Well, first of all, I’m not certain. I think that God has called me to my work as a mother and as a writer. But I could be wrong. For much of my early life, until college graduation, I believed I would work in the medical field, based on my extensive experience as a patient and love of biological science. But when I graduated from college, instead of going on to medical school, I got a job in the social services, largely because I disliked the lab portion of college science classes and therefore took fewer of those courses than I needed to apply to med school. It’s quite possible that God actually called me to medicine, not writing, and I ignored that call because I didn’t want to spend my Friday afternoons in the college biology lab.
My sense of being called to motherhood and writing (and any sense I’ve had of God being active in my life) has come entirely from that mishmash of experience, desire, common sense, and observation that we call “gut feeling.” If God has been present to me at all in a concrete way, God has been in my gut. And because my gut is informed as much by my faults and prejudices as by my gifts and wisdom, I follow my gut’s guidance with some trepidation, certain that sometimes, I am sanctifying guidance that comes from my own messed-up thinking, not God.
But if God isn’t going to speak to me with a voice or in a dream or the clear movement of the Spirit, my gut is all I’ve got.
In an email conversation last week, a friend lamented that she has never experienced God directly. She experiences God largely in community, through friendships, and given that she’s currently living a very isolated and isolating life in a place that doesn’t feel like home, God is absent. That’s how it feels to her, anyway. She was contemplating major decisions that will significantly disrupt her family’s life but also promise healing. Her gut is telling her these decisions are the right ones, she said, but she added that her gut is usually wrong. I and another friend, however, said our guts are also saying that these decisions need to be made. We decided we would invoke a revised version of Mathew 18:20 (“Wherever two or three are gathered in my name, I am in the midst of them”): Wherever two or three guts concur…..

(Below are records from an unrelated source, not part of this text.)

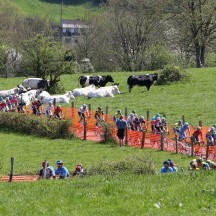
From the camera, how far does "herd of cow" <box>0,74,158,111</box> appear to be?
46.3 metres

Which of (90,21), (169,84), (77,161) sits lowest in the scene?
(77,161)

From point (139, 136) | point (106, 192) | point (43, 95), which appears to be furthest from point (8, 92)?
point (106, 192)

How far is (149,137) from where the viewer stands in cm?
3284

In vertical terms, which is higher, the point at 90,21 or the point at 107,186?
the point at 90,21

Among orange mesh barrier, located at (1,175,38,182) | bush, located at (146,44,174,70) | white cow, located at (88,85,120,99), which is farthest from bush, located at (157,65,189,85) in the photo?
orange mesh barrier, located at (1,175,38,182)

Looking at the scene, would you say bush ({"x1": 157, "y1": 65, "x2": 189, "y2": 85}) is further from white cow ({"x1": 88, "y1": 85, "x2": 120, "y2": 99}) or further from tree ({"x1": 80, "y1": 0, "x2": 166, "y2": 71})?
tree ({"x1": 80, "y1": 0, "x2": 166, "y2": 71})

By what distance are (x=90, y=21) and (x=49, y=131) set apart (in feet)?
222

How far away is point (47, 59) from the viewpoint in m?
52.4

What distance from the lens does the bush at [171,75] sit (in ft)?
165

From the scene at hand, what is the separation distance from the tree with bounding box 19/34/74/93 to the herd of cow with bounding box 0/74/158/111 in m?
1.27

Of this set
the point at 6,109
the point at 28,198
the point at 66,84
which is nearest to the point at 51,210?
the point at 28,198

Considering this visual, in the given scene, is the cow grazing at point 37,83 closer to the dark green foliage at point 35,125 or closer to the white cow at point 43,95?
the white cow at point 43,95

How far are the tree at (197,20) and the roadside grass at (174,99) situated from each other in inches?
439

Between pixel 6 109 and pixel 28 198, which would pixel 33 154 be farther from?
pixel 28 198
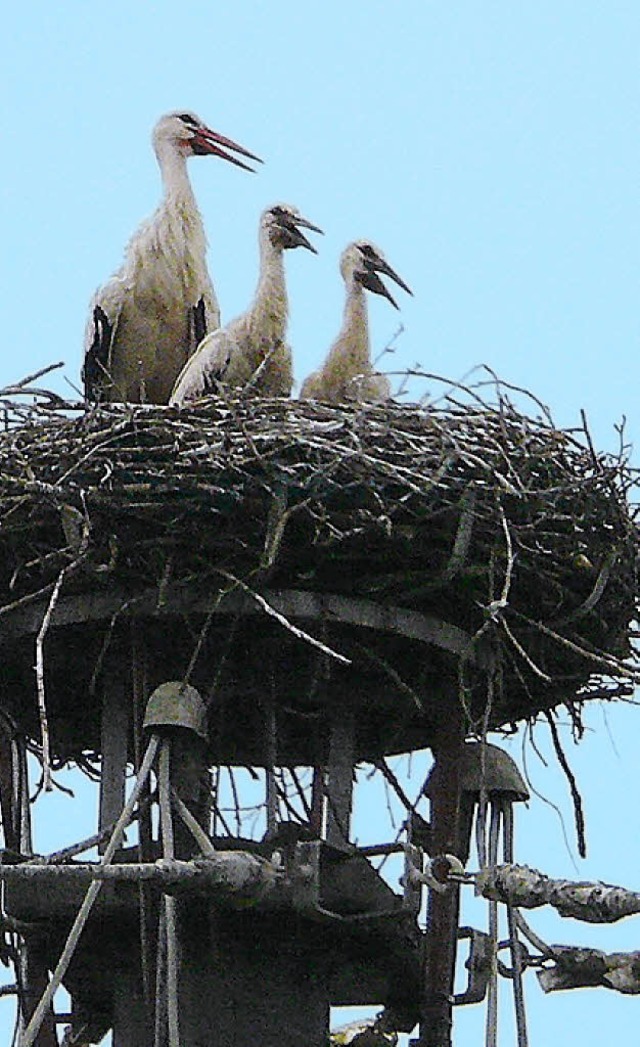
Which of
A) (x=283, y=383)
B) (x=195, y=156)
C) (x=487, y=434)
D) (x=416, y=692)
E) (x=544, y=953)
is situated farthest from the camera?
(x=195, y=156)

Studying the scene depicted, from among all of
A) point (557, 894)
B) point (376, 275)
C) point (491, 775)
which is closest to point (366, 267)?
point (376, 275)

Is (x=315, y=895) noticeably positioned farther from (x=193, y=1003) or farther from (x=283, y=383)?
(x=283, y=383)

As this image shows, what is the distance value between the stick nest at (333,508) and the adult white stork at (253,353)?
1103 millimetres

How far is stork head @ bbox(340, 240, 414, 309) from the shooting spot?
429 inches

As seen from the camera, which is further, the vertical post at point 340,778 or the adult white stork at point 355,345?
the adult white stork at point 355,345

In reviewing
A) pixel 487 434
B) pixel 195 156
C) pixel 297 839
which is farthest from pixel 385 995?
pixel 195 156

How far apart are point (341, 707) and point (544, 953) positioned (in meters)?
1.36

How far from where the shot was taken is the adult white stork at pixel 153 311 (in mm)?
10859

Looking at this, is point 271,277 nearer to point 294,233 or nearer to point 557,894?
point 294,233

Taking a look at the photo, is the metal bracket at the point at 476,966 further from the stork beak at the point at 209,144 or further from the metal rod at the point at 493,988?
the stork beak at the point at 209,144

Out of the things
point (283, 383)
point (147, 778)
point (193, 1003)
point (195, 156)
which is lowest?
point (193, 1003)

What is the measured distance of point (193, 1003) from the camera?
8.81 metres

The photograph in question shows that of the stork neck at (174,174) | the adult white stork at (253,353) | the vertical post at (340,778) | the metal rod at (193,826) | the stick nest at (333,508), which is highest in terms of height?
the stork neck at (174,174)

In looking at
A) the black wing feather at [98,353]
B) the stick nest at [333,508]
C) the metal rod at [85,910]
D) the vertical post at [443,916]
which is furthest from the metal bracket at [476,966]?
the black wing feather at [98,353]
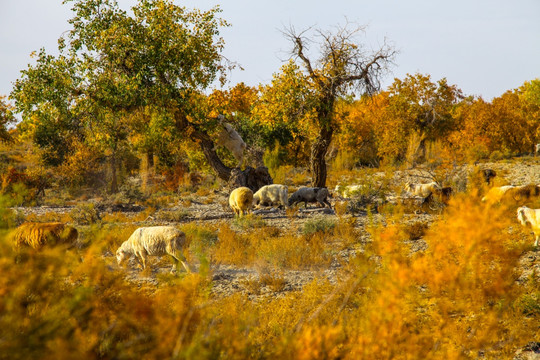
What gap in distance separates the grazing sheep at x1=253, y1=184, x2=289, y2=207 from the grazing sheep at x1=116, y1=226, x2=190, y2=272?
712 cm

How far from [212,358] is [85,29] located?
13.5 meters

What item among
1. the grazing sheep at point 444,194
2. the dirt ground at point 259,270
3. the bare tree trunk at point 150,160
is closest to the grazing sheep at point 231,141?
the dirt ground at point 259,270

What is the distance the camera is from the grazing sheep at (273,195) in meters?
14.9

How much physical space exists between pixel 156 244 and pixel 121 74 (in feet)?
24.2

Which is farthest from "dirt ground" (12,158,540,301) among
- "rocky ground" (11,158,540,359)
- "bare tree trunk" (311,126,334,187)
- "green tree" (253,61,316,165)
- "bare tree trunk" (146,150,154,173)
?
"bare tree trunk" (146,150,154,173)

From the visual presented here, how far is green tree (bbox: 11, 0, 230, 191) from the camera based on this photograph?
1246 cm

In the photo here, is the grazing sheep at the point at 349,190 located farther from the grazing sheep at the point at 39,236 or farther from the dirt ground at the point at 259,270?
the grazing sheep at the point at 39,236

Maybe someday God will speak to me in a way that’s obvious. In the meantime, the only way I know to seek God’s guidance is to pay attention to my gut and to continue showing up—going to church, being faithful to my primary communities, praying. Honestly? I feel like I’m faking it, this faith thing. People sometimes assume my faith is particularly strong because I write about it. It’s not. I claim the label “Christian” because the Christian story and its preposterous claims about a God who is strong in weakness, shines light in darkness, and brings life from death, a God who uses weak-willed, misguided, scared, confused people like me to do holy work—this story and its absurd promises are the only things keeping me from losing my mind and my hope in a world so full of pain.
I put my “invitation to church” card in my purse. How will I know when to pull it out and give it to someone? I guess my gut will tell me so, and the rest is up to God.